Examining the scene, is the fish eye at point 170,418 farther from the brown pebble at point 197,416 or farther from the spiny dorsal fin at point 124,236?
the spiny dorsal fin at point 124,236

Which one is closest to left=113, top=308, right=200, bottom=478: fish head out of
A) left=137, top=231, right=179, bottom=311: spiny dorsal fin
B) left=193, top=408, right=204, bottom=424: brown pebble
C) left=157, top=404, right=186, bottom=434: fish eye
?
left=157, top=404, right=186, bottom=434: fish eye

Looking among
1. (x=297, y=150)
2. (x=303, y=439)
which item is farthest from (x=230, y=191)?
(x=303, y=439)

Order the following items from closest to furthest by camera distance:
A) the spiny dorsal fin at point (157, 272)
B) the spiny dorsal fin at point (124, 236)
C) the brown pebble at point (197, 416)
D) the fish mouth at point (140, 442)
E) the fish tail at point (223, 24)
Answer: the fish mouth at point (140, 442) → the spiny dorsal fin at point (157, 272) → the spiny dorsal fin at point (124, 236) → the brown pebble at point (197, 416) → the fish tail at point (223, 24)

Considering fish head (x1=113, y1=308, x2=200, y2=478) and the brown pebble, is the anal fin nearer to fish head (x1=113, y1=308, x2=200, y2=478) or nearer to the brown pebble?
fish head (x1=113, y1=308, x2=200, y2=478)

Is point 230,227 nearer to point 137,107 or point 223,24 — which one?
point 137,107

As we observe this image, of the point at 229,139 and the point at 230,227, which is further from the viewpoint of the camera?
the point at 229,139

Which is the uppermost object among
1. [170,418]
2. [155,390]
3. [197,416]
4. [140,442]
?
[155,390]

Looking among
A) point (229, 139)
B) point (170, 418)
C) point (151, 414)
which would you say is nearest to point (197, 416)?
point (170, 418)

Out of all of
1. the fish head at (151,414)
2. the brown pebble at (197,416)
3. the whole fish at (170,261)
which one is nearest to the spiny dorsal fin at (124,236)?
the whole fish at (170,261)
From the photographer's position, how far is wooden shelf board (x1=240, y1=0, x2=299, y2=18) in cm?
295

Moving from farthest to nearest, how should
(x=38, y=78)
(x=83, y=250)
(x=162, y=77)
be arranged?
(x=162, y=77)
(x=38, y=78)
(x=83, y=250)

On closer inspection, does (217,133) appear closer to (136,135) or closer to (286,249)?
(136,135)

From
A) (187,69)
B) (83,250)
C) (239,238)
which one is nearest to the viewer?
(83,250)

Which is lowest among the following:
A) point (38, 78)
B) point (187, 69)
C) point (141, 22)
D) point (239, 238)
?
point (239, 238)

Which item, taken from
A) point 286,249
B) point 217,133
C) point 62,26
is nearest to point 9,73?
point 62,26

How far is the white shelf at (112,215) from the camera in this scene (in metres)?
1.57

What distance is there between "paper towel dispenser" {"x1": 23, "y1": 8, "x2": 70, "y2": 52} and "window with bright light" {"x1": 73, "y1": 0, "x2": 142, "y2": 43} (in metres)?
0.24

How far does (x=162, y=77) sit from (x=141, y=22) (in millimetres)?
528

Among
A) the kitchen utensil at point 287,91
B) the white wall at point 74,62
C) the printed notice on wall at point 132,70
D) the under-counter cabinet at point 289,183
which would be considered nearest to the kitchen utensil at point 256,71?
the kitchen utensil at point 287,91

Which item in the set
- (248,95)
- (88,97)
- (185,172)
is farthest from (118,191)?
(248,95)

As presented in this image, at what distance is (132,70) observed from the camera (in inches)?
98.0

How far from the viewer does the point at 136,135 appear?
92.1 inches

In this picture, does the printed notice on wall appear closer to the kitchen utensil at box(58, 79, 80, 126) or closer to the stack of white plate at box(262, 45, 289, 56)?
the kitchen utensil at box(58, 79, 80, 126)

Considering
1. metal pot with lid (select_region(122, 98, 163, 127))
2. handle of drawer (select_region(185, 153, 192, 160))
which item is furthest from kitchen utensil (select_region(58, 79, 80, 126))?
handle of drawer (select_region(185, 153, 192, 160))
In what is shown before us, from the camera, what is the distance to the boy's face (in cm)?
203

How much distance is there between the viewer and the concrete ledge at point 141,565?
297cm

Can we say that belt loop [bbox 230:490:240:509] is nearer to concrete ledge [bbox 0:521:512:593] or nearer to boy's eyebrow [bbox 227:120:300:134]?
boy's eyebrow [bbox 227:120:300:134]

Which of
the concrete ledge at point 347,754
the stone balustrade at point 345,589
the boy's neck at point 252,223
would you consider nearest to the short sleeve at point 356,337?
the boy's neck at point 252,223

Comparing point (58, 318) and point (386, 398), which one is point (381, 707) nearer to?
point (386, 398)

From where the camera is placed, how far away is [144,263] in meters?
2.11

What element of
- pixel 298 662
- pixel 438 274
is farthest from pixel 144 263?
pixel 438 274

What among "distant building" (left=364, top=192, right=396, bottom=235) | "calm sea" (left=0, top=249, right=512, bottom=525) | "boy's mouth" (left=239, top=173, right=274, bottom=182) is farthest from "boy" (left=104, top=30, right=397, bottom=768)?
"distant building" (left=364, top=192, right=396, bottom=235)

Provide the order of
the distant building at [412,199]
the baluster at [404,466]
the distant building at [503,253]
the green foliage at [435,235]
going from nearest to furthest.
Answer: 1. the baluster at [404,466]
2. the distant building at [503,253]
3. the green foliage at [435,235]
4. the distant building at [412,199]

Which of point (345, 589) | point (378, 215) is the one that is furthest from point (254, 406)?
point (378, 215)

•••

(WHAT IS NEEDED)
All of the data shown above must be copied exactly.

(EXERCISE OUTPUT)
Examining the scene, is the fish eye at point 170,418 farther from the brown pebble at point 197,416 or farther from the spiny dorsal fin at point 124,236?
the spiny dorsal fin at point 124,236

Which one is closest to left=113, top=308, right=200, bottom=478: fish head out of
A) left=137, top=231, right=179, bottom=311: spiny dorsal fin
B) left=193, top=408, right=204, bottom=424: brown pebble
C) left=157, top=404, right=186, bottom=434: fish eye
?
left=157, top=404, right=186, bottom=434: fish eye

Looking among
1. (x=297, y=150)
2. (x=303, y=439)
which item is farthest from (x=230, y=191)?
(x=303, y=439)

Order the following items from closest to furthest by camera distance:
A) the spiny dorsal fin at point (157, 272)
B) the spiny dorsal fin at point (124, 236)
C) the brown pebble at point (197, 416)
D) the fish mouth at point (140, 442)
E) the fish tail at point (223, 24)
Answer: the fish mouth at point (140, 442) → the spiny dorsal fin at point (157, 272) → the spiny dorsal fin at point (124, 236) → the brown pebble at point (197, 416) → the fish tail at point (223, 24)

Considering fish head (x1=113, y1=308, x2=200, y2=478) and the brown pebble, is the anal fin nearer to fish head (x1=113, y1=308, x2=200, y2=478) or nearer to the brown pebble?
fish head (x1=113, y1=308, x2=200, y2=478)

Is point 230,227 nearer to point 137,107 or point 223,24 — which one?
point 137,107

As we observe this image, of the point at 229,139 and the point at 230,227, which is further from the viewpoint of the camera?
the point at 229,139

Which is the uppermost object among
1. [170,418]
2. [155,390]
3. [197,416]
4. [140,442]
?
[155,390]

Looking among
A) point (229, 139)
B) point (170, 418)
C) point (151, 414)
which would you say is nearest to point (197, 416)?
point (170, 418)

Out of all of
1. the fish head at (151,414)
2. the brown pebble at (197,416)
3. the whole fish at (170,261)
which one is nearest to the spiny dorsal fin at (124,236)?
the whole fish at (170,261)
From the photographer's position, how far is wooden shelf board (x1=240, y1=0, x2=299, y2=18) in cm?
295

Moving from farthest to nearest, how should
(x=38, y=78)
(x=83, y=250)
(x=162, y=77)
be arranged?
(x=162, y=77)
(x=38, y=78)
(x=83, y=250)

On closer inspection, does (217,133) appear closer to (136,135) or closer to (286,249)?
(136,135)

From
A) (187,69)
B) (83,250)
C) (239,238)
which one is nearest to the viewer?
(83,250)

Which is lowest among the following:
A) point (38, 78)
B) point (187, 69)
C) point (141, 22)
D) point (239, 238)
?
point (239, 238)

Which item, taken from
A) point 286,249
B) point 217,133
C) point 62,26
is nearest to point 9,73?
point 62,26

How far is the white shelf at (112,215) from the camera in this scene (in metres)?
1.57

What distance is there between "paper towel dispenser" {"x1": 23, "y1": 8, "x2": 70, "y2": 52} and "window with bright light" {"x1": 73, "y1": 0, "x2": 142, "y2": 43} (in metres)?
0.24

How far does (x=162, y=77) sit from (x=141, y=22) (in millimetres)?
528

Among
A) the kitchen utensil at point 287,91
B) the white wall at point 74,62
C) the printed notice on wall at point 132,70
D) the under-counter cabinet at point 289,183
which would be considered nearest to the kitchen utensil at point 256,71?
the kitchen utensil at point 287,91

Which item in the set
- (248,95)
- (88,97)
- (185,172)
is farthest from (118,191)?
(248,95)

As presented in this image, at what distance is (132,70) observed from the camera (in inches)?
98.0

How far from the viewer does the point at 136,135 appear?
92.1 inches

In this picture, does the printed notice on wall appear closer to the kitchen utensil at box(58, 79, 80, 126) or closer to the stack of white plate at box(262, 45, 289, 56)?
the kitchen utensil at box(58, 79, 80, 126)

Considering
1. metal pot with lid (select_region(122, 98, 163, 127))
2. handle of drawer (select_region(185, 153, 192, 160))
which item is furthest from kitchen utensil (select_region(58, 79, 80, 126))?
handle of drawer (select_region(185, 153, 192, 160))
In what is shown before us, from the camera, what is the distance to the boy's face (in cm)?
203

How much distance is there between the viewer and the concrete ledge at point 141,565?
297cm

Can we say that belt loop [bbox 230:490:240:509] is nearer to concrete ledge [bbox 0:521:512:593] or nearer to boy's eyebrow [bbox 227:120:300:134]?
boy's eyebrow [bbox 227:120:300:134]

Which of
the concrete ledge at point 347,754
the stone balustrade at point 345,589
the boy's neck at point 252,223
would you consider nearest to the short sleeve at point 356,337?
the boy's neck at point 252,223

Comparing point (58, 318) and point (386, 398), which one is point (381, 707) nearer to?
point (386, 398)

From where the camera is placed, how far away is [144,263] in meters?
2.11

What element of
- pixel 298 662
- pixel 438 274
is farthest from pixel 144 263?
pixel 438 274

What among "distant building" (left=364, top=192, right=396, bottom=235) | "calm sea" (left=0, top=249, right=512, bottom=525) | "boy's mouth" (left=239, top=173, right=274, bottom=182) is farthest from "boy" (left=104, top=30, right=397, bottom=768)?
"distant building" (left=364, top=192, right=396, bottom=235)

Provide the order of
the distant building at [412,199]
the baluster at [404,466]
the distant building at [503,253]
the green foliage at [435,235]
going from nearest to furthest.
Answer: 1. the baluster at [404,466]
2. the distant building at [503,253]
3. the green foliage at [435,235]
4. the distant building at [412,199]

Which of point (345, 589) | point (378, 215) is the one that is furthest from point (254, 406)?
point (378, 215)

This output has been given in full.